_Work instructions_.
Return every line of the material, word for word, from the line containing "What is furthest" up to and including the last line of the material.

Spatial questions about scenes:

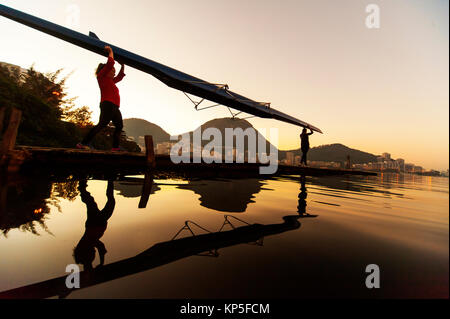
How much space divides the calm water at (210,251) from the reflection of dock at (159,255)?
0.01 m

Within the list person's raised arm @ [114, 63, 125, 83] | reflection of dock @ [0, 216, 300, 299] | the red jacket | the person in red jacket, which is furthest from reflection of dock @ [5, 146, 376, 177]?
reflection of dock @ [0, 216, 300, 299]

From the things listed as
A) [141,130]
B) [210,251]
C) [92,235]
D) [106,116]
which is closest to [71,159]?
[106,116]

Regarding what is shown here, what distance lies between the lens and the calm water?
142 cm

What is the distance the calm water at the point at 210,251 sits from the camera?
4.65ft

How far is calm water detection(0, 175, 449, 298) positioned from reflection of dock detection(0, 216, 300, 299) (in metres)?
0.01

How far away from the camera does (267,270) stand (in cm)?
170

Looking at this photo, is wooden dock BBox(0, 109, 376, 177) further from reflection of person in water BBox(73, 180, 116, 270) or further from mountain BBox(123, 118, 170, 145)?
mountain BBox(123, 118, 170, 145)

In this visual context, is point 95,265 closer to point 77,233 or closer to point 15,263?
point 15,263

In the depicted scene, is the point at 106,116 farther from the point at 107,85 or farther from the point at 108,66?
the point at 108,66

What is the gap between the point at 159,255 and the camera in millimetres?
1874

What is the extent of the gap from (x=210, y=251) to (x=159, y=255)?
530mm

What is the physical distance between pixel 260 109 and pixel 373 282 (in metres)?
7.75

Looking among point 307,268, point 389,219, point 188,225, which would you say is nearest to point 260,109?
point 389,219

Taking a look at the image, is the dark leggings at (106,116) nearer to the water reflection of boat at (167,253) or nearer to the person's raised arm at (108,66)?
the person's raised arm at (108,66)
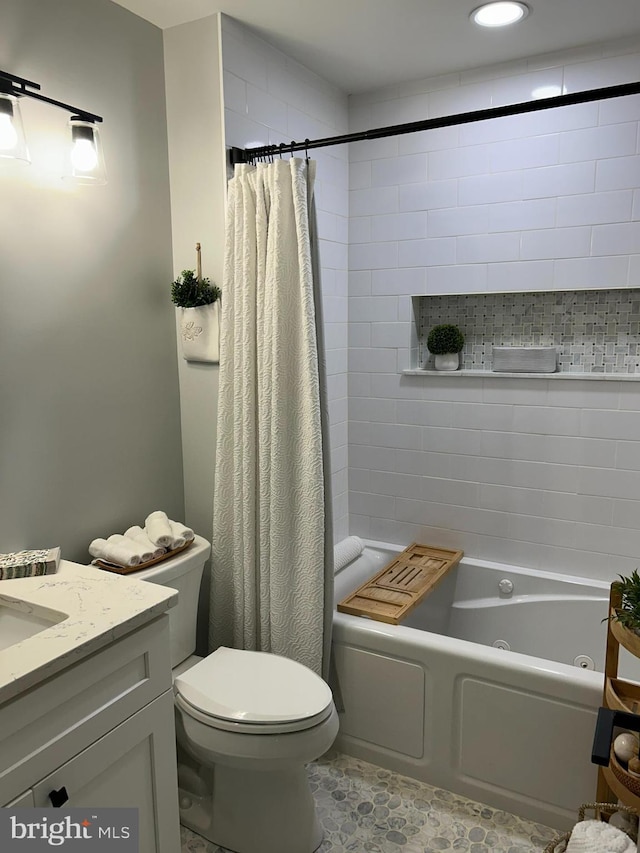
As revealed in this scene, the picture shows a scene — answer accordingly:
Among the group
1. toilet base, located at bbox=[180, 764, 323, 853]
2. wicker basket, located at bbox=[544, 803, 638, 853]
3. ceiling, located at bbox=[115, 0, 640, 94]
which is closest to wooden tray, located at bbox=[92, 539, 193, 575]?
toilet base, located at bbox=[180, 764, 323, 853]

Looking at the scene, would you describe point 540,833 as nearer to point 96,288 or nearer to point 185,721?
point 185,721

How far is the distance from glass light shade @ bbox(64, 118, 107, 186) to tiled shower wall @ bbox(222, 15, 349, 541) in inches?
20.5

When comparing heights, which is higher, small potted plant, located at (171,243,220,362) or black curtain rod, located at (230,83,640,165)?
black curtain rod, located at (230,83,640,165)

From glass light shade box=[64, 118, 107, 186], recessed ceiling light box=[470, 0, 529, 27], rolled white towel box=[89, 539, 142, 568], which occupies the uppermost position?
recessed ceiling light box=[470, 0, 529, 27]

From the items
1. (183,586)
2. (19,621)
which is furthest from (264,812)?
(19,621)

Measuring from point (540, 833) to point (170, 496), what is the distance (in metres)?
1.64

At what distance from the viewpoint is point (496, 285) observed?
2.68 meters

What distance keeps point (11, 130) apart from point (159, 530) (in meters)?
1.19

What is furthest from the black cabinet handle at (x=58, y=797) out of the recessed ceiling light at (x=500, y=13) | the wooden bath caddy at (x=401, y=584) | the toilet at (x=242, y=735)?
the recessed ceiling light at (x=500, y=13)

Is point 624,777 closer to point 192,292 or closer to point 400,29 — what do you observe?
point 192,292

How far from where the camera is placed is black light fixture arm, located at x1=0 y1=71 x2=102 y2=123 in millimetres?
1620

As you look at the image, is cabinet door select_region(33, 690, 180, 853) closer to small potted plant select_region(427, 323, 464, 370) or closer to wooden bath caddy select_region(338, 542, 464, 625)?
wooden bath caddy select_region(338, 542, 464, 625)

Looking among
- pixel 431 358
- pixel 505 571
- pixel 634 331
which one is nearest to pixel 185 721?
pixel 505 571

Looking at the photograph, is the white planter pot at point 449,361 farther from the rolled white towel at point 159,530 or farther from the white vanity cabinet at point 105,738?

_Response_.
What is furthest from the black cabinet handle at (x=58, y=797) out of the recessed ceiling light at (x=500, y=13) | the wooden bath caddy at (x=401, y=584) | the toilet at (x=242, y=735)?
the recessed ceiling light at (x=500, y=13)

Is point 624,777 closer to point 192,292 or closer to point 400,29 — what do you observe?
point 192,292

How far from where the camera is placed is black light fixture arm, located at x1=0 y1=71 x2=102 y2=123 in millimetres?
1620

As you look at the image, is cabinet door select_region(33, 690, 180, 853) closer to small potted plant select_region(427, 323, 464, 370) or closer to wooden bath caddy select_region(338, 542, 464, 625)?
wooden bath caddy select_region(338, 542, 464, 625)

Looking among
- pixel 431 358
- pixel 505 571
- pixel 634 331
which one is nearest to pixel 185 721?
pixel 505 571

Looking at the photograph, is the white planter pot at point 449,361 farther from the rolled white towel at point 159,530 or farther from the white vanity cabinet at point 105,738?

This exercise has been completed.